Orlando Divorce Counseling - The Breakdown
- Criticism and nagging between the partners.
Always pointing fingers and blaming the other.
- Lack of respecting one another.
If not caught early on in relationships it leads to problems.
- Defensiveness of each partner.
A partner that cannot take ownership and responsibility for problems is not able to fix them. They will never see that they contribute equally to the issues.
- Stonewalling each other.
This is deliberately avoiding any interaction and the discussion of any problems. Stonewalling makes it impossible to agree and to resolve any arguments.
Orlando Divorce Counseling - Finding a Therapist
Divorce leads to mental health strain and conditions related to increased depression, anxiety about the future, and internal turmoil. Many perceive the divorce as very personal. They see themselves as a failure. Therapy assists with feelings and internal self dialogue causing pain.
You can learn to re-frame the divorce. You will gain an entirely new perspective. Personally in my own practice, I have worked with several to understand how turning a painful experience into a positive one is possible. Clients are able to start sifting and sorting through the idea of who they are. Outside of the context of marriage. They discover what they will and will not settle for. As an individual and as a partner in a relationship.
Therapists are mediators. Counselors set the guidelines to make the transition to divorce as smooth as possible. This is true with children involved. With the help of a therapist, issues related to parenting custody, finances, living arrangements, etc. are peacefully resolved.

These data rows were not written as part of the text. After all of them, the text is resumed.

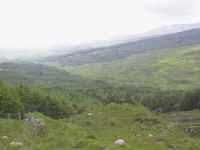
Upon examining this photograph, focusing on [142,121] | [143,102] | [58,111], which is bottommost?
[143,102]

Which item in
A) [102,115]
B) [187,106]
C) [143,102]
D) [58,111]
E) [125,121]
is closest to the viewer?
[125,121]

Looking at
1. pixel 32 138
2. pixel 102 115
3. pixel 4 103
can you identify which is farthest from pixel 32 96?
pixel 32 138

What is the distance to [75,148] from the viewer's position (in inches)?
1041

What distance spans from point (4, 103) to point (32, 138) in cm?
3722

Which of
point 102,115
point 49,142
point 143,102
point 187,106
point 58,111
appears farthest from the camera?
point 143,102

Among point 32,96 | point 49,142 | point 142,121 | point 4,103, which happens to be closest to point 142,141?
point 49,142

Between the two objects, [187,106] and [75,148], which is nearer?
[75,148]

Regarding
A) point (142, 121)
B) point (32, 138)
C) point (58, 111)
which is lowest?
point (58, 111)

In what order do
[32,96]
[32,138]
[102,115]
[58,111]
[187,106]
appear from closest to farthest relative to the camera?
[32,138], [102,115], [32,96], [58,111], [187,106]

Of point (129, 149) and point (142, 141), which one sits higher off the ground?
point (129, 149)

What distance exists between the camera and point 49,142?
96.6ft

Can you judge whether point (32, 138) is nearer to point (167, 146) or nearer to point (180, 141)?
point (167, 146)

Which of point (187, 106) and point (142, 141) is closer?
point (142, 141)

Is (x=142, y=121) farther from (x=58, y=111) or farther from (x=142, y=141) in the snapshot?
(x=58, y=111)
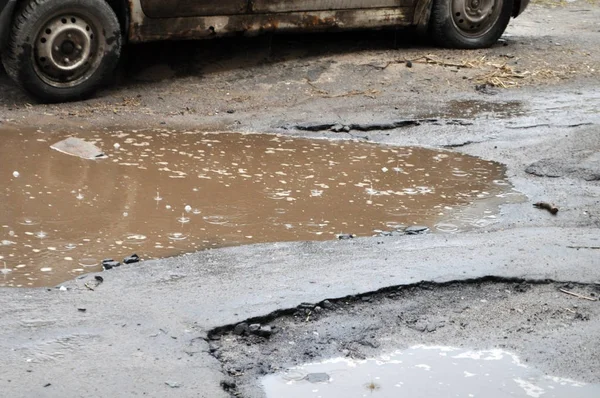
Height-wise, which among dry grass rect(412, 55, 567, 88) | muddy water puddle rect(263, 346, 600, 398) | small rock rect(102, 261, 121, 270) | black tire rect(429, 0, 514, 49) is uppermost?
black tire rect(429, 0, 514, 49)

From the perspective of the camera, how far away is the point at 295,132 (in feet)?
25.0

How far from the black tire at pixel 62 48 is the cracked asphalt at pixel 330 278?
18 cm

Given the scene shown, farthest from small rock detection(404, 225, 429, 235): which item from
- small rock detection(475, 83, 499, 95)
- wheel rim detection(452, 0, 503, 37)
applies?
wheel rim detection(452, 0, 503, 37)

Divorce affects the Children
Therapy is tremendously important. It is beneficial for children of divorcing parents. Adults become consumed with emotions. Most children go unseen. They become scared, confused, upset and feel a sense of abandonment. Children start blaming themselves to make sense of what is going on. They may start to take care of the adults feelings. Their job is to always and only be a child.
Parentification is the act of a child who takes on the role of an adult when they sense the ball is being dropped. Children that see their parents act out in aggression and anger towards each other, become fearful and confused. Listening to arguments related to custody instantly places them into feelings of fear and abandonment. Seeking child counseling is a must if they are going to learn to not personalize the divorce.
It would be great if all of the family members could discuss openly their feelings and about any issues arising as the result of a divorce. They are better able to process the turmoil and emotions going on inside of them. This leads to assisting all to better adjusting to the sudden changes.
Orlando Divorce Counseling and Adjusting
The recovery from a divorce is a process. The adjustment to changes occur at a different pace for all of those involved. It takes time. Divorce counseling Orlando recognizes the person’s life has changed dramatically. There are fears and worries around finances, employment, changes in housing and custody of the children to name a few. Parents feel tremendous amounts of guilt. Many see the emotional effects the divorce has on their children.
Orlando Divorce Counseling
There is hope and Orlando divorce counseling can assist in making this a smooth transition. It does take the willingness to look at yourself. You can not stay in the victim mentality or the blame game. It’s important to look at reality. Face the fear, sadness, etc. Don’t try to convince yourself you are alright. Allow yourself the time to grieve. You will realize that you are better able to move through it and onto the other side of happiness and peace.